▸ **Work to be completed**: Find the word "site" in the data. Return every line where it appears.

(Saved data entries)
- - - - -

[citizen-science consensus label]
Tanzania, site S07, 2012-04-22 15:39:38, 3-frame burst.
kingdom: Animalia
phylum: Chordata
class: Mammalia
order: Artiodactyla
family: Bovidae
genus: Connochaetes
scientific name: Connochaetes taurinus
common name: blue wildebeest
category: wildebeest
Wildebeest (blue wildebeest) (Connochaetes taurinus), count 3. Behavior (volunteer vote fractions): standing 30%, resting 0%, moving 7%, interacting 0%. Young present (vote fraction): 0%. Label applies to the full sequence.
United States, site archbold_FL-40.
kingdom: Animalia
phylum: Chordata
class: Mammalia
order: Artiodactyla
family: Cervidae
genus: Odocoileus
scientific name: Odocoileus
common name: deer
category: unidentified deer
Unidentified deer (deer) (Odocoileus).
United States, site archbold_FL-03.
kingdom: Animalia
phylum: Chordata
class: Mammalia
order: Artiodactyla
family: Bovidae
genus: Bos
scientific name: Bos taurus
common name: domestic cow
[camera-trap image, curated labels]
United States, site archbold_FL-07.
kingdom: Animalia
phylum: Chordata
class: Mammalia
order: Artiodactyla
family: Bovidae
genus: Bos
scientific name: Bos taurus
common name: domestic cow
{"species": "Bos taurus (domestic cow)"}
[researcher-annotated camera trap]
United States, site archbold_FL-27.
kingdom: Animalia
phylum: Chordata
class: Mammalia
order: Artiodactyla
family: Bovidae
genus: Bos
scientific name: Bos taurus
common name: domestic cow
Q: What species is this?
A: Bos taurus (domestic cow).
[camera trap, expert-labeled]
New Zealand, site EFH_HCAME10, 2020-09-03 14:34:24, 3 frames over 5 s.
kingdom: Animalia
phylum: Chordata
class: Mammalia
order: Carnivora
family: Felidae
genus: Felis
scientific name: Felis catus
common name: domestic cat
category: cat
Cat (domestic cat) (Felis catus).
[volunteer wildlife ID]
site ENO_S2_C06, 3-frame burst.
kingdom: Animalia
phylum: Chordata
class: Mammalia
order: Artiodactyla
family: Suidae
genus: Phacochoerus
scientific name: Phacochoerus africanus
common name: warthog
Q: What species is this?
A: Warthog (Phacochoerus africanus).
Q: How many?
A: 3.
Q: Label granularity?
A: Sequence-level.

- - - - -

▸ **Solution to this exercise**:
Tanzania, site S07, 2012-04-22 15:39:38, 3-frame burst.
United States, site archbold_FL-40.
United States, site archbold_FL-03.
United States, site archbold_FL-07.
United States, site archbold_FL-27.
New Zealand, site EFH_HCAME10, 2020-09-03 14:34:24, 3 frames over 5 s.
site ENO_S2_C06, 3-frame burst.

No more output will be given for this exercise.